Nous désirons humblement ajouter encore quelques mots. A propos du verset (Vayikra 26:3): « Si vous marchez dans Mes lois... » [dans le sens de « exécutez »], Rashi commente: « Il ne suffit pas d’exécuter les commandements, il faut aussi étudier la Torah ». Dans ce verset nous voyons que la Torah est appelée « loi » et pas « commandement ». En effet, l’étude de la Torah s’accompagne d’épreuves difficiles. Le mauvais penchant désire entraver cette étude, il trouble celui qui étudie par toutes sortes d’arguments dans le but de lui faire abandonner cette étude. C’est pourquoi D. ordonne: « marchez dans Mes lois », pour nous enseigner que l’étude de la Torah est une loi qu’il ne faut pas transgresser, même si l’on ne comprend pas le sens et la raison d’être de ce décret, et tous les arguments mis en avant par le mauvais penchant pour empêcher cette étude ne sont que des stratagèmes. L’étude de la Torah est une loi qui a sa propre raison d’être, c’est un décret divin qui doit nous amener à l’observance de tous les commandements, et ce faisant, à vaincre le mauvais penchant.

Cela nous permet d’expliquer pourquoi l’étude de la Torah est appelée « loi », et pourquoi la Torah  utilise l’expression « marcher ». D’après le Ohr Hah’ayim, dans ses divers commentaires du verset « Si vous marchez dans Mes lois », il ressort en bref: « Faites tout ce que vous devez faire: mangez, buvez, parlez... faites tout ce que la nature exige, afin de pouvoir vous occuper de Torah » et (ibid. verset 4): « Mes lois (houkim) sont les rations de subsistance que Je dispense (le mot hok en Hébreu a le double sens de loi et ration), et si vous voulez recevoir votre part de nourriture, vous devez de même obéir à Mes commandements ».

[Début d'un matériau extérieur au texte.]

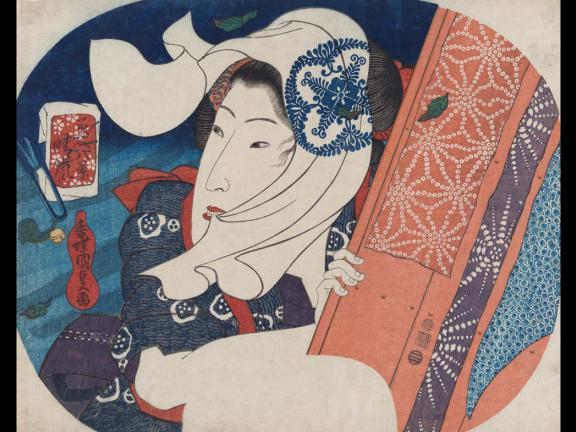 Utagawa Kunisada I's print, Clearing Weather (Seiran), 1833.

Il est écrit: « Si vous marchez dans Mes voies », et dans ce même verset, « si vous obéissez à Mes commandements », c’est-à-dire autant en ce qui concerne la relation de l’homme envers D. qu’en ce qui concerne les relations des hommes entre eux. L’homme parviendra facilement à vaincre l’épreuve de la richesse s’il pratique ce qui est stipulé dans le verset: « Que chacun assiste son prochain et donne du courage à son frère » (Ishaya 41:6). Une telle victoire sur l’épreuve permet d’atteindre les plus hauts degrés de perfection, jusqu’à être compté parmi « les proches de D. » C’est le devoir sacré de tout homme de persévérer avec force dans l’étude de la Torah, dans la peine et la sueur, tout en observant les commandements et en faisant de bonnes actions. Tel est sans doute le sens de la Mishna (Avot II:2): « Il est beau de joindre l’étude de la Torah (la loi religieuse qui gère la relation de l’homme à D.) à la bonne conduite dans le monde (la loi civile et sociale qui gère les relations des hommes entre eux) car l’observance de l’une et de l’autre, conjointement, empêche de commettre des fautes ». Si l’homme pratique les commandements qui lui incombent, alors il peut être heureux et dans ce monde et dans l’autre.